Anoma has announced the latest version of the A1, their watch with a unique triangular shape that brand founder Matteo Violet Vianello says was inspired by a free-form table designed by Charlotte Perriand in the 1950s. There have been a variety of derivations of the original A1 design since it launched, and it’s been a surprisingly versatile canvas for a number of different ideas and points of reference. The thing I like most about the Anoma project, even more than the shape of the watch itself, which I like a lot, is that those ideas largely come from outside the watch world. This industry is filled with references to its own past, and sometimes new watches feel like fist bumps acknowledging and celebrating, well, themselves. It’s refreshing to see a brand celebrating an artistic world that extends beyond watches – it really expands the aperture on what’s possible in terms of design.
Anoma’s latest, the appropriately named Prehistoric, was inspired by a visit to the Brancusi sculpture exhibition at the Centre Pompidou in Paris.
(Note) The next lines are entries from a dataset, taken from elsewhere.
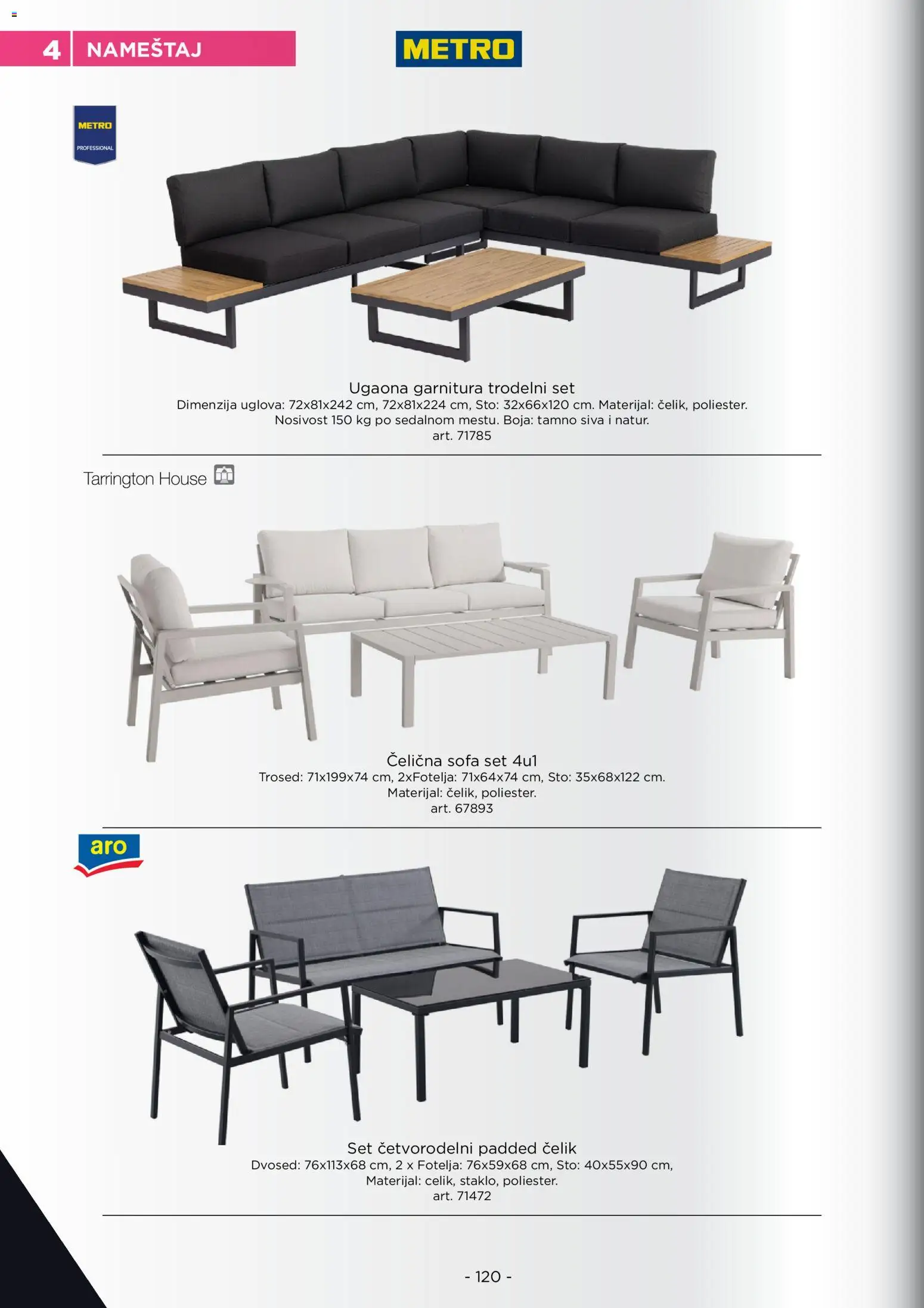 4 NAMEŠTAJ

METRO

METRO PROFESSIONAL

Ugaona garnitura trodelni set
Dimenzija uglova: 72x81x242 cm, 72x81x224 cm, Sto: 32x66x120 cm. Materijal: čelik, poliester. Nosivost 150 kg po sedalnom mestu. Boja: tamno siva i natur.
art. 71785

Tarrington House

Čelična sofa set 4u1
Trosed: 71x199x74 cm, 2xFotelja: 71x64x74 cm, Sto: 35x68x122 cm. Materijal: čelik, poliester.
art. 67893

aro

Set četvorodelni padded čelik
Dvosed: 76x113x68 cm, 2 x Fotelja: 76x59x68 cm, Sto: 40x55x90 cm, Materijal: celik, staklo, poliester.
art. 71472

- 120 -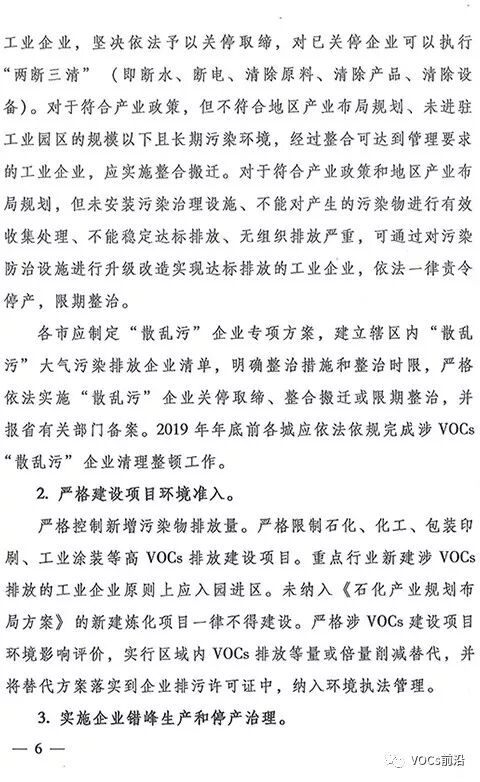 工业企业，坚决依法予以关停取缔，对已关停企业可以执行“两断三清”（即断水、断电、清除原料、清除产品、清除设备）。对于符合产业政策，但不符合地区产业布局规划、未进驻工业园区的规模以下且长期污染环境，经过整合可达到管理要求的工业企业，应实施整合搬迁。对于符合产业政策和地区产业布局规划，但未安装污染治理设施、不能对产生的污染物进行有效收集处理、不能稳定达标排放、无组织排放严重，可通过对污染防治设施进行升级改造实现达标排放的工业企业，依法一律责令停产，限期整治。

各市应制定“散乱污”企业专项方案，建立辖区内“散乱污”大气污染排放企业清单，明确整治措施和整治时限，严格依法实施“散乱污”企业关停取缔、整合搬迁或限期整治，并报省有关部门备案。2019 年年底前各城应依法依规完成涉 VOCs“散乱污”企业清理整顿工作。

2. 严格建设项目环境准入。

严格控制新增污染物排放量。严格限制石化、化工、包装印刷、工业涂装等高 VOCs 排放建设项目。重点行业新建涉 VOCs 排放的工业企业原则上应入园进区。未纳入《石化产业规划布局方案》的新建炼化项目一律不得建设。严格涉 VOCs 建设项目环境影响评价，实行区域内 VOCs 排放等量或倍量削减替代，并将替代方案落实到企业排污许可证中，纳入环境执法管理。

3. 实施企业错峰生产和停产治理。

— 6 —

VOCs前沿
The exhibition features primitive artifacts that Brancusi saw as the earliest examples of human creativity. The objects, such as arrow heads, axes, and other tools, got Vianello thinking about what is actually essential in design, and what is excessive. He was also influenced by the physicality of these objects, and how evidence of their making, the crude handwork, was still present thousands of years after their creation.
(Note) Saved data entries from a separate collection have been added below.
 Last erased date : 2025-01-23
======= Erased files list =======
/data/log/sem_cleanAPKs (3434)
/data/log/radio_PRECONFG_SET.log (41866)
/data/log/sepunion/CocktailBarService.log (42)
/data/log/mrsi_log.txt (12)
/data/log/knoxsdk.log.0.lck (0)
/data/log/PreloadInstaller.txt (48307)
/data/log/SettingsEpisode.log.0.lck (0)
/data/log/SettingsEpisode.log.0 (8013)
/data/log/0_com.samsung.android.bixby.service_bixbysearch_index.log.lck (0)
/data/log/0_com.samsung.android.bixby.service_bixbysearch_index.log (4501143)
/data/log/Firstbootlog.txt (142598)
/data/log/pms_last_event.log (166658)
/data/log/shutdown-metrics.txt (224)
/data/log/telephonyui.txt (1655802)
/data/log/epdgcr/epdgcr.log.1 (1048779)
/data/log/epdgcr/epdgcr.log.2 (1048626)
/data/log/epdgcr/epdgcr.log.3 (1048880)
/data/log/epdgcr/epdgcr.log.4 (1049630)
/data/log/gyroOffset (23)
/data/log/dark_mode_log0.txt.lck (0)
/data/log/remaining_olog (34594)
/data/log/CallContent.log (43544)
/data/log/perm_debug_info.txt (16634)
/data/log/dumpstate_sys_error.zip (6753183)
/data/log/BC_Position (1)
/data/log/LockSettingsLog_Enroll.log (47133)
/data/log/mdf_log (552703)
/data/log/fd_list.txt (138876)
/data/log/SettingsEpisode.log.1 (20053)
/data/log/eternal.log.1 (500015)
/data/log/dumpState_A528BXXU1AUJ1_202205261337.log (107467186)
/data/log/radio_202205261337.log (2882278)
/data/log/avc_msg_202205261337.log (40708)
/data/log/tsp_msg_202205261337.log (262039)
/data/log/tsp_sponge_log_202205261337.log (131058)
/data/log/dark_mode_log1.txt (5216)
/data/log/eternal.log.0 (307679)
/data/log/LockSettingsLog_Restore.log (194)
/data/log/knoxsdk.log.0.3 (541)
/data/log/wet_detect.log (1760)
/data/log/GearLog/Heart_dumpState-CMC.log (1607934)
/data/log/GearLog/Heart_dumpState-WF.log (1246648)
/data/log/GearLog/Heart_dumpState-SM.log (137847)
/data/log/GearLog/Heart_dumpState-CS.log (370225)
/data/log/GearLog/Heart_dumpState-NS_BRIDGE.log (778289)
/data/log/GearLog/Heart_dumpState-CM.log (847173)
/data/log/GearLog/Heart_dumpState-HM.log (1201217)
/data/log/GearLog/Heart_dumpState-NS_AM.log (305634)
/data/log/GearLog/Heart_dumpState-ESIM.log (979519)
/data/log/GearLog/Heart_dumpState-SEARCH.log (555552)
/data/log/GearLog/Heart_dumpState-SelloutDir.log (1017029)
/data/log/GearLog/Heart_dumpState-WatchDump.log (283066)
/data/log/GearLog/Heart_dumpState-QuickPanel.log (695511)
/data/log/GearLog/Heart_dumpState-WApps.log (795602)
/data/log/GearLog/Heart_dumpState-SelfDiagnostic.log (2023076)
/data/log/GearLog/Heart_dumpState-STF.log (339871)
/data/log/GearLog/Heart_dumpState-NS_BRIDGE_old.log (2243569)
The Prehistoric takes the familiar A1 case but sees it transformed into a chiseled sculpture – you can certainly see the arrowhead inspiration here. No shortcuts were taken in the fabrication of the case. According to Anoma, each case (and buckle for the leather strap) is hand chiseled in a process that takes five hours per case by Steven Brunel, an engraver based in a small village in the Loire region of France. The sunburst dials are also hand made, with each line of the pattern cut by hand, individually. There are over 600 lines in total, so this is exacting, methodical work.
There’s a lot of conversation these days around pricing, value, and the ever rising costs of watches as the hobby expands. We typically don’t make “value judgments” on watches we have yet to evaluate in person, and simply present the facts in these introductory articles. But it strikes me that at £2,900 (about $3900 USD) the Prehistoric offers an unusual amount of handwork for the money. It’s a niche product, to be sure, and the brand is only making 100 of them. It’s also objectively an expensive thing when you consider the point of entry for watches with a Sellita movement (this one runs on an SW100). But I like watches like this that no reasonable person can point to and say “It’s overpriced,” lest they ignore the actual human labor associated with it.